## DOCUMENT EXTRACT:
+ + + + + + +

A Company Voluntary Arrangement (CVA) is a formal arrangement between an insolvent business and its creditors and it can be a welcome solution to companies experiencing financial difficulty.

When your business becomes insolvent, it has several options for reducing its risk of being subject to legal action from creditors . One way is working out an arrangement to repay its debt over time through a CVA.

The biggest appeal of CVA to directors is that it is a 'debtor in possession' process, meaning the directors remain in control, which in turn means the professional costs for managing the process are significantly less than a full blown insolvency. A CVA also demonstrates the directors seeking the best situation for all involved. 

What is a CVA?

When your business becomes unable to pay its debts (insolvent) there are a number of options available to reduce your risk of legal action by your creditors (your lenders). These options include: a company administration, which gives a third-party administrator control and a pre-pack administration, which means your company assets are sold to a new company to allow it to keep trading.

+ + + + + + +

## STORED DATA:
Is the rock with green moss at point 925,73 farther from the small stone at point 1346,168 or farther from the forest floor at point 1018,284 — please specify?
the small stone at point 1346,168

+ + + + + + +

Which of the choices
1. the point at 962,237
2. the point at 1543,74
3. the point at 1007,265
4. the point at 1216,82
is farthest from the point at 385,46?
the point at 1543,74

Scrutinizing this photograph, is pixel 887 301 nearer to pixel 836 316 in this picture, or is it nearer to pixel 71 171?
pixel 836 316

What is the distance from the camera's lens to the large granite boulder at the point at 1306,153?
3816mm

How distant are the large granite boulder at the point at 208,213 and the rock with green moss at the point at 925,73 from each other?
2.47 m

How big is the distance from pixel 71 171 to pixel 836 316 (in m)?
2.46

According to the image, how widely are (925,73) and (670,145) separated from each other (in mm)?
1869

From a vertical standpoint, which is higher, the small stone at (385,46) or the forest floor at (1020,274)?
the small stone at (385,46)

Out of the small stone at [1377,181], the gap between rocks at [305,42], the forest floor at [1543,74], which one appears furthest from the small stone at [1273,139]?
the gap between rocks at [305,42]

+ + + + + + +

## SET TASK 1:
Answer these questions using the passage on Company Voluntary Arrangements:
(a) What term does the passage use for a CVA because the directors remain in control?
(b) Which option gives control of the company to a third-party administrator?
(c) In a pre-pack administration, what happens to the company's assets?
## SET TASK 2:
Carry the passage on Company Voluntary Arrangements forward from its last sentence.
The entries are separate material, unconnected to the passage on Company Voluntary Arrangements.

## EXERCISE RESPONSE 1:
(a) A 'debtor in possession' process.
(b) A company administration.
(c) They are sold to a new company so that it can keep trading.

## EXERCISE RESPONSE 2:
Another option, which is more often than not the best option, is to propose a company voluntary arrangement (CVA) which details terms that allow your business to keep trading and repay the debt due to your creditors over a longer term schedule.

For this to be an option that creditors are likely to accept, it should offer a better outcome than alternative insolvency procedures. Creditor support is critical.

A CVA allows your company to pay off its debt over a longer time period than the original creditor terms may have allowed, which offers you a range of benefits.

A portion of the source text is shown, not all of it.